▶ [Textauszug]:

__________

Josef und die neuen Väter

svz.de von
09. Dezember 2013, 00:33 Uhr

Ich genieße es, wenn ich andere Väter mit ihren Kindern durch die Stadt ziehen sehe. Es ist nicht zu übersehen – jedenfalls nicht in der Schelfstadt in Schwerin – es gibt sie: „die partnerschaftlichen Väter“. Sie tollen mit ihren Kindern über die Weihnachtsmärkte, die Spielplätze, holen sie vom Kindergarten oder der Schule ab, trinken mit ihnen Kakao im Café, schieben den Kinderwagen oder tragen die Jüngsten im Tragetuch.

Es sind noch wenige, aber sie sind nicht zu übersehen. Viele von ihnen sind nur wenige Monate ganz zu Hause. Ich war selbst einer von ihnen. Auch wenn es nur eine kurze Zeit war, hat mich die Zeit stark geprägt.

Vor einiger Zeit stieß ich auf ein barockes Altarbild, das mich überrascht hat. Auf dem Bild ist Josef zu sehen, der Zimmermann, der Vater Jesu. Er hält den Säugling auf dem Schoß und spielt ein wenig gedankenverloren mit den Zehen eines der beiden Füßchen. Josefs Blick ist zärtlich und fürsorglich auf den Kleinen gerichtet. Sein Gesicht leuchtet. Verklärtes Vaterglück, wie man es sonst immer Müttern zuschreibt. Seine Arbeit ruht. Die vielen Werkzeuge des Zimmermanns haben ihm die Engel abgenommen. Sie halten die Säge, das Beil, die Kanthölzchen, sitzen auf den Holzbalken, die bearbeitet werden müssen.

__________

Extrahierte Datensätze
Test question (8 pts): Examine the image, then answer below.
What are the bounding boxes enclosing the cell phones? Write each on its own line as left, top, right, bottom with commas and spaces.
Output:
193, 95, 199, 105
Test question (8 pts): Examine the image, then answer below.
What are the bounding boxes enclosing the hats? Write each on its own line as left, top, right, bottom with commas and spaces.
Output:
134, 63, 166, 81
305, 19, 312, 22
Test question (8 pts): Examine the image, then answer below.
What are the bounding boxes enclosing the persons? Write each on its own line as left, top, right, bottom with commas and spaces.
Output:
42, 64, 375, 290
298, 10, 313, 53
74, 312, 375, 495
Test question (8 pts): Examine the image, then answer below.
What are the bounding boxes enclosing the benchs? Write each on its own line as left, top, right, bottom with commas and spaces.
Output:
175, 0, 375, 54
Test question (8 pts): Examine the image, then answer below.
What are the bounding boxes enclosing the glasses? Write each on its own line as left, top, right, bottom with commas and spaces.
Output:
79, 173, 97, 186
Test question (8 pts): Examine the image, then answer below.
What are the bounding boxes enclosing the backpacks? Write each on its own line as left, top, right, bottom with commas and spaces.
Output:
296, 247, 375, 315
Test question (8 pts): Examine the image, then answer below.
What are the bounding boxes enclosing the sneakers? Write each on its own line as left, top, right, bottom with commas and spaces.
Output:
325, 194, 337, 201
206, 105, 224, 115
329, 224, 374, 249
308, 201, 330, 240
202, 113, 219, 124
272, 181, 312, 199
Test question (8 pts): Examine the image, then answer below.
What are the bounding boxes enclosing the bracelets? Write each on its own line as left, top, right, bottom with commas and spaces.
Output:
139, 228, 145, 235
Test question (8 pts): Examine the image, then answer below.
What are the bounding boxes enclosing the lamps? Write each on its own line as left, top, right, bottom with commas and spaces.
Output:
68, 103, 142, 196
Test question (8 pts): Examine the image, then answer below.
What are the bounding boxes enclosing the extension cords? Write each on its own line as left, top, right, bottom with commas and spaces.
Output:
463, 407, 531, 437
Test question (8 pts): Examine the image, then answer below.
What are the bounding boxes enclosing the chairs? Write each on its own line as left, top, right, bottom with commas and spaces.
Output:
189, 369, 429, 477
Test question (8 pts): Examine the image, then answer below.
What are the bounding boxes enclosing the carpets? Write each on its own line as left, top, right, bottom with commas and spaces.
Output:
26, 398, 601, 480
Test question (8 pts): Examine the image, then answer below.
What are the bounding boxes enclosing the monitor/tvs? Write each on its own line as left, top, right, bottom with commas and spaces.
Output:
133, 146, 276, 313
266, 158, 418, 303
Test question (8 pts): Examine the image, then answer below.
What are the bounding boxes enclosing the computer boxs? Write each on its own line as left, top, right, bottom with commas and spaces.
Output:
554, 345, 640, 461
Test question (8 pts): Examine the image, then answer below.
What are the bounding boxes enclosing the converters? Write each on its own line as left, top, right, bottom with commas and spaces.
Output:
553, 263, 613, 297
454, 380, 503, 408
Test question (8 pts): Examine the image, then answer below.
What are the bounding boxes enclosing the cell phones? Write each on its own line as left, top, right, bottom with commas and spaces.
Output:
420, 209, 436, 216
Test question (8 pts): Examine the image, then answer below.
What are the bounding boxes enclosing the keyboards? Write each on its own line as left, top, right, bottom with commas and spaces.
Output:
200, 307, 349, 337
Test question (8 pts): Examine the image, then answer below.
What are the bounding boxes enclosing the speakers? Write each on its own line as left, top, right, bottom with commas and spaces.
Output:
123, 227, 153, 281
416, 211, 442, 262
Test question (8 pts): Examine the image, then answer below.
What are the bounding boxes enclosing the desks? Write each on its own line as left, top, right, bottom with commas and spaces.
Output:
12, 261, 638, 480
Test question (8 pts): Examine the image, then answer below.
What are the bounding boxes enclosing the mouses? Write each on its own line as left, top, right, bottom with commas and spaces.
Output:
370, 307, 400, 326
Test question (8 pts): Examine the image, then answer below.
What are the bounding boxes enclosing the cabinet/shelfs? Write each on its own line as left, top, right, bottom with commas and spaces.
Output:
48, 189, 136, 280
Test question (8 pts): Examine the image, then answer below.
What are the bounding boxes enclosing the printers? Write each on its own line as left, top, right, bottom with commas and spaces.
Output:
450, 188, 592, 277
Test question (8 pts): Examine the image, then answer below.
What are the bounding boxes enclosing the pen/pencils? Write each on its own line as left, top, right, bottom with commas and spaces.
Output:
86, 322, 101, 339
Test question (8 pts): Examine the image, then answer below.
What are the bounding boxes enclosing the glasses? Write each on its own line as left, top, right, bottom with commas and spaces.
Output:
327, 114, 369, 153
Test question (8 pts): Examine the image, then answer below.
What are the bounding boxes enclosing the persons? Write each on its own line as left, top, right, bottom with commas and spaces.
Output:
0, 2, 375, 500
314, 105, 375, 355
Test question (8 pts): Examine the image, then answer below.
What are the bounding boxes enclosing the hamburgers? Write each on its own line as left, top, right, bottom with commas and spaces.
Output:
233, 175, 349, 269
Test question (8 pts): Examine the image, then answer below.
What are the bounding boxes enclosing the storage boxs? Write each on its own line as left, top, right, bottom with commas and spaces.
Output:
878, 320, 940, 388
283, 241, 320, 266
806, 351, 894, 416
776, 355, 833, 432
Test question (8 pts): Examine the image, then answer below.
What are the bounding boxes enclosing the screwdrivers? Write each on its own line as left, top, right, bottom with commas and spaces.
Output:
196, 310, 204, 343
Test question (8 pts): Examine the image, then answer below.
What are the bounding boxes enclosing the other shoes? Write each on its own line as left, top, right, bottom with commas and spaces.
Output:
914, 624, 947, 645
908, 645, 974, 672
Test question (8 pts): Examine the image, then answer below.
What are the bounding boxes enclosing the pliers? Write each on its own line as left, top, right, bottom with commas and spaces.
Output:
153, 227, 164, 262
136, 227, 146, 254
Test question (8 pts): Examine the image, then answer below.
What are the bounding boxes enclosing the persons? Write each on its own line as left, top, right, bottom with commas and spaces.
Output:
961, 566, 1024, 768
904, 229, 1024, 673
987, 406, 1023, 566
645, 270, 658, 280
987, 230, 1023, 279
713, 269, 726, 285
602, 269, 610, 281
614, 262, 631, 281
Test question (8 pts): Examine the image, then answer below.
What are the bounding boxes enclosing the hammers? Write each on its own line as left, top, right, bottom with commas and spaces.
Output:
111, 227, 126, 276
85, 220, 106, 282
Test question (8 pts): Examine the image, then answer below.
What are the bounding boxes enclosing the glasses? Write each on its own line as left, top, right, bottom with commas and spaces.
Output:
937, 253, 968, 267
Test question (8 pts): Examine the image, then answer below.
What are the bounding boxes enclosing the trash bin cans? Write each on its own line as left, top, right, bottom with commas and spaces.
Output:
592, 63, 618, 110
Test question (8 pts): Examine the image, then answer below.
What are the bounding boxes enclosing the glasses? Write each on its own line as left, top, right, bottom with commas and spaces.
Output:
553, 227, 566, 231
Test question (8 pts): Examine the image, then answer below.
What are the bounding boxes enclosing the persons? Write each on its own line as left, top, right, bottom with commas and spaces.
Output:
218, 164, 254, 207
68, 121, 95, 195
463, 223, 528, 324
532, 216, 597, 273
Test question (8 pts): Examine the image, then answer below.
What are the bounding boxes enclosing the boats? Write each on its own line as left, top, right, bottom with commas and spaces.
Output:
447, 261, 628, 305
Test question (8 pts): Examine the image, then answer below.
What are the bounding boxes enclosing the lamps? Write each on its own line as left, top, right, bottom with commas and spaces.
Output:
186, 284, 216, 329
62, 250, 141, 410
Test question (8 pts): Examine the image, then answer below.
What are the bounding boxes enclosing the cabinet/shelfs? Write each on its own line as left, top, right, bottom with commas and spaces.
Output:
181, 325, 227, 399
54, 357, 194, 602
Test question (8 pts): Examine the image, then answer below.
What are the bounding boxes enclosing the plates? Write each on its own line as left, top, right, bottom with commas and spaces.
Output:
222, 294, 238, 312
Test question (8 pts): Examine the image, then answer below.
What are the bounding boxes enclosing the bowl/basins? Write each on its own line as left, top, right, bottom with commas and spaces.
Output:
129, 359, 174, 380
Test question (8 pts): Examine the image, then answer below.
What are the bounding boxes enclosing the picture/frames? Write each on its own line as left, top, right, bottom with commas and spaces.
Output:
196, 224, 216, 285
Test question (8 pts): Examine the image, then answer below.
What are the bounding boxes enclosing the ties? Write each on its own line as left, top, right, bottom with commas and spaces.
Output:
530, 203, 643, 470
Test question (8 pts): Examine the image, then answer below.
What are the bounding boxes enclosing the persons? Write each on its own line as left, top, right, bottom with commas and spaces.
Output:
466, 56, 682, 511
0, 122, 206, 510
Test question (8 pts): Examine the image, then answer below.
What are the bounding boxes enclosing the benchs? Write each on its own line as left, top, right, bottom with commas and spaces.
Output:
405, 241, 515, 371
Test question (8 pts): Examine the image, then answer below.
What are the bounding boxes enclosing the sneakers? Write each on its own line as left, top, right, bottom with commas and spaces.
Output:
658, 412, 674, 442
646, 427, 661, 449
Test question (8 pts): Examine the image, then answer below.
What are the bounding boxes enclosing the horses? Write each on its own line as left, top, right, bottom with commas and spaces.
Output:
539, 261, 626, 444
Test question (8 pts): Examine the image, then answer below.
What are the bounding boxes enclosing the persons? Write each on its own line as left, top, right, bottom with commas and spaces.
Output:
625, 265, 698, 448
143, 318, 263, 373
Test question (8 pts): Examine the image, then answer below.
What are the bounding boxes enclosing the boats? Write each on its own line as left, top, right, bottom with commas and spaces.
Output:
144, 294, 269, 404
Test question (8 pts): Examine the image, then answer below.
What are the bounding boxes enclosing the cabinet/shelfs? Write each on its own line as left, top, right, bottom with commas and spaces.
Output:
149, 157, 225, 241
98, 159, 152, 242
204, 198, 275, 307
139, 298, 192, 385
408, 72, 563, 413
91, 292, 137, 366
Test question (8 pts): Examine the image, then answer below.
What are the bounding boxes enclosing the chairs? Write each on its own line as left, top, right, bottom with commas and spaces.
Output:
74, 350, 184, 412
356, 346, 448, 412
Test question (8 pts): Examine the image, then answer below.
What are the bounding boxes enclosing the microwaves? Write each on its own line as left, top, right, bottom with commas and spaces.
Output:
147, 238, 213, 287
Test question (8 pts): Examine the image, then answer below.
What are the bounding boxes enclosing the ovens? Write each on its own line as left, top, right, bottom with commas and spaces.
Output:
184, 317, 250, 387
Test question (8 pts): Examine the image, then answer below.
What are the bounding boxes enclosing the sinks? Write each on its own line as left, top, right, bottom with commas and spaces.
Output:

__________

Kopiere aus dem Text über Josef und die neuen Väter wortgetreu den Abschnitt, der mit den Worten „Es sind noch“ einsetzt und mit „Zeit stark geprägt.“ schließt. Die Auflistung wird hier nicht benötigt.

Es sind noch wenige, aber sie sind nicht zu übersehen. Viele von ihnen sind nur wenige Monate ganz zu Hause. Ich war selbst einer von ihnen. Auch wenn es nur eine kurze Zeit war, hat mich die Zeit stark geprägt.